Document passage
Check out my BEST OF for more interesting physics articles.

# What is Torque? – A Short and Simple Explanation

Often times when doing physics we simply say “a force is acting on a body” without specifying which point of the body it is acting on. This is basically point-mass physics. We ignore the fact that the object has a complex three-dimensional shape and assume it to be a single point having a certain mass. Sometimes this is sufficient, other times we need to go beyond that. And this is where the concept of torque comes in.

Let’s define what is meant by torque. Assume a force F (in N) is acting on a body at a distance r (in m) from the axis of rotation. This distance is called the lever arm. Take a look at the image below for an example of such a set up.

(Taken from sdsu-physics.org)

Relevant for the rotation of the body is only the force component perpendicular to the lever arm, which we will denote by F’. If given the angle Φ between the force and the lever arm (as shown in the image), we can easily compute the relevant force component by:

F’ = F · sin(Φ)

For example, if the total force is F = 50 N and it acts at an angle of Φ = 45° to the lever arm, only the the component F’ = 50 N · sin(45°) ≈ 35 N will work to rotate the body. So you can see that sometimes it makes sense to break a force down into its components. But this shouldn’t be cause for any worries, with the above formula it can be done quickly and painlessly.

Source material
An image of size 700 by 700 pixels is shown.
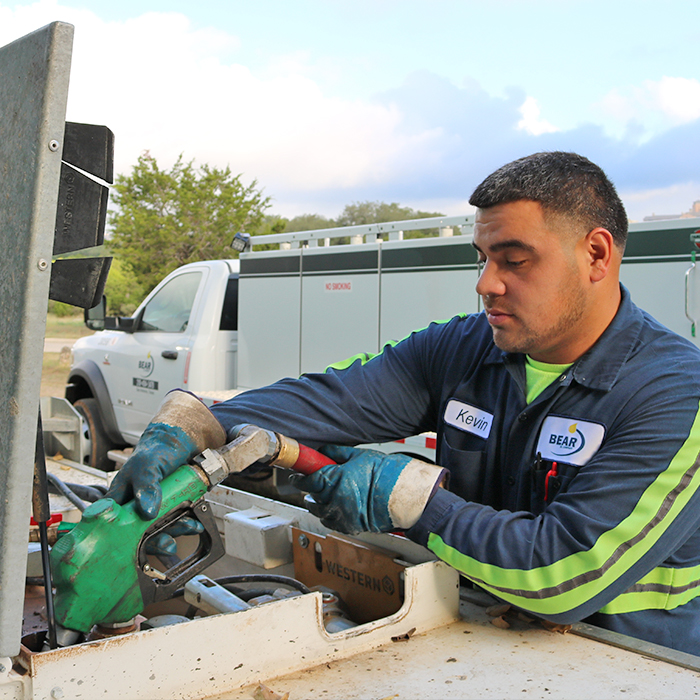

Tasks to perform
1. In the torque explanation, what is the distance from the axis of rotation to the point where the force acts called?
2. Continue the torque explanation from its last sentence.

Answers below
1. The lever arm.

2.
With this out of the way, we can define what torque is in one simple sentence: Torque T (in Nm) is the product of the lever arm r and the force F’ acting perpendicular to it. In form of an equation the definition looks like this:

T = r · F’

In quantitative terms we can interpret torque as a measure of rotational push. If there’s a force acting at a large distance from the axis of rotation, the rotational push will be strong. However, if one and the same force is acting very close to said axis, we will see hardly any rotation. So when it comes to rotation, force is just one part of the picture. We also need to take into consideration where the force is applied.

Let’s compute a few values before going to the extremely useful law of the lever.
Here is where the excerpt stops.